*Task directions*:
Could you pick up the passage below on graphics APIs and the 3D pipeline and continue it from its last sentence, leaving the entries that follow it aside?

*Excerpted passage*:
----------

No matter whether we've got a low end or high end system, we all expect the realtime 3D revolution to continue until we achieve near parity with reality. The push forward is backed by many factors including pure hardware performance and brilliant advances in techniques for better approximating what we see. But there's another side to the equation beyond just hardware and developers: there is the graphics API.

Unlike CPUs, graphics hardware (GPUs) do not have a common instruction set upon which tools and software can be built. In order to get the power of the hardware out to the public, we need a common interface that works no matter what GPU is underneath. It's left to the graphics hardware designer to take the code generated by this application programming interface (API) and translate it into something that their chip can use. Because it's the developer's single point of contact, the graphics API is incredibly important. It defines how much flexibility programmers have in using hardware and shapes the world of high performance realtime 3D graphics.

Some of the key work done through the graphics API is taking descriptions of 3D objects in a 3D world, sending those objects and other resources to the hardware, and then telling the hardware what to do with them. There is sort of a step by step process that needs to be followed that we generally call a pipeline. Graphics API pipelines have stages where different work is done. Here's the general structure of a 3D graphics pipeline:

First vertex data (information about the position of the corners of shapes) is taken in and processed. Then those shapes can then be further manipulated and re-processed if needed. After this, 3D objects are broken down from 3D shapes by projecting them into 2D fragments called pixels (this step is called rasterization), and then these pixels are each processed by looking up texture information and using lighting techniques and so on. When pixels are finished processing, they are output and displayed on the screen. And that's the mile high overview of how 3D graphics work.

----------

*Records shown*:
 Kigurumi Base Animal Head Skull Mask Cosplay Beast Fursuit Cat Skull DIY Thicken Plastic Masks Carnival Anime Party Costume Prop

----------

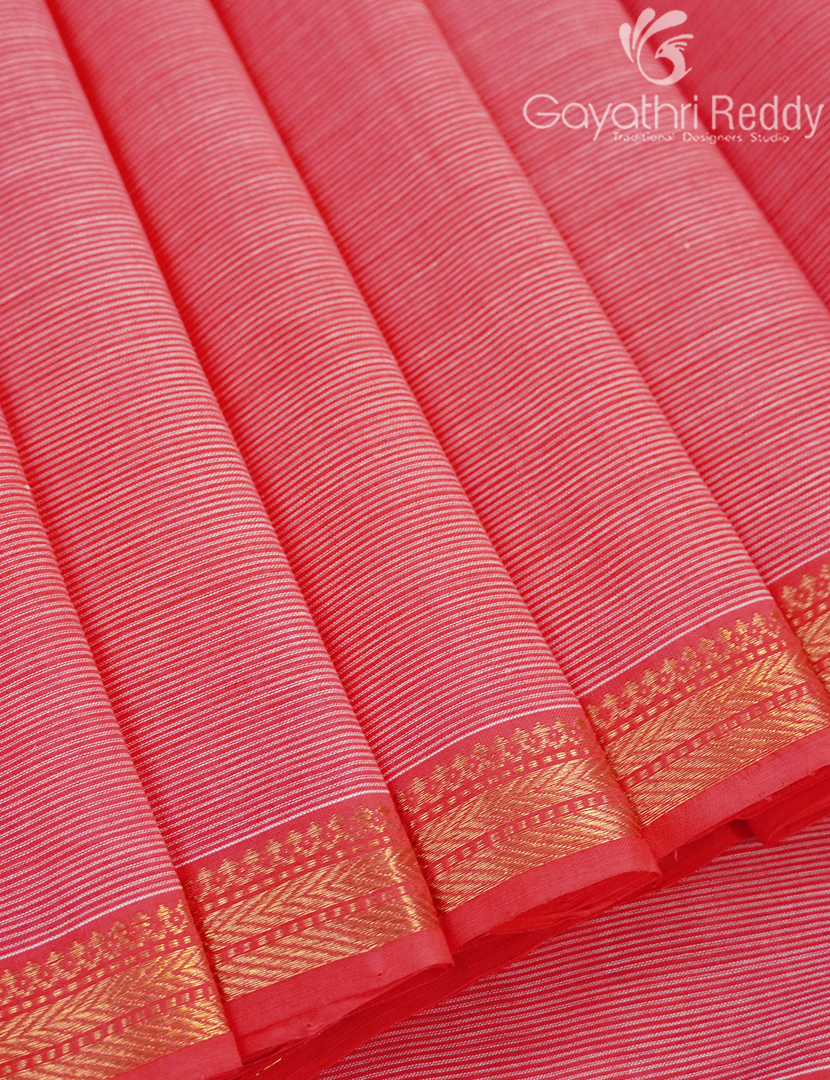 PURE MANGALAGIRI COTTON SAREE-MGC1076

----------

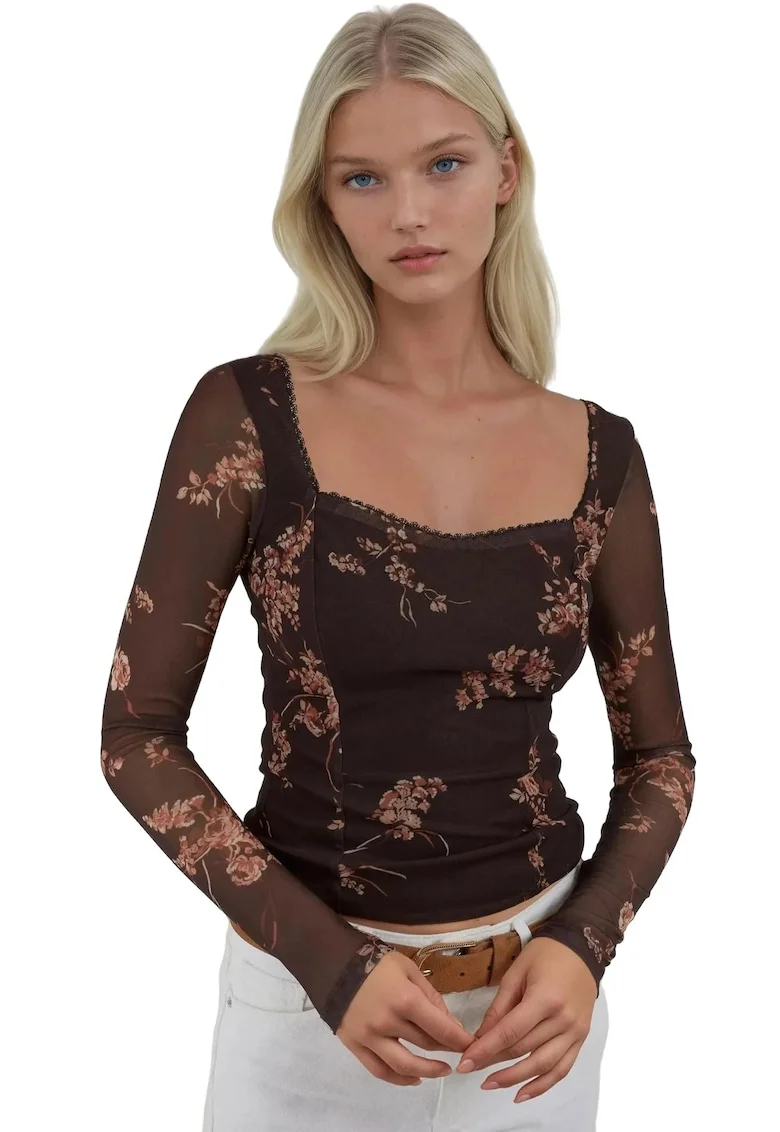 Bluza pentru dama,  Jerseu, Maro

----------

*Final answer*:
For the past dozen years (it seems longer doesn't it?), we've seen makers of 3D graphics hardware accelerate two very prominent APIs: OpenGL and DirectX.

We recently touched on advancements tangential to OpenGL in our OpenCL article, but today our focus will be on DirectX. Microsoft's DirectX graphics API is much more heavily used in game engines than OpenGL, in a large part because DirectX tends to move much more quickly and sets the bar for both the hardware and DirectX in terms of feature set and flexibility. That always makes upcoming versions of DirectX exciting to talk about: they define the future capabilities of hardware and expose improved tools to developers. Upcoming DirectX versions are glimpses into our graphical future. Currently we have a lot of DirectX 9 and DirectX 10 games available and in development, but DirectX 11 looms on the horizon.

As usual, Microsoft will be trying to time the release of their next DirectX revision with the release of compatible graphics hardware. As with last time, DirectX 11 will also be released with Windows 7. With the Windows 7 Beta already under way, we expect the OS to be done some time this year.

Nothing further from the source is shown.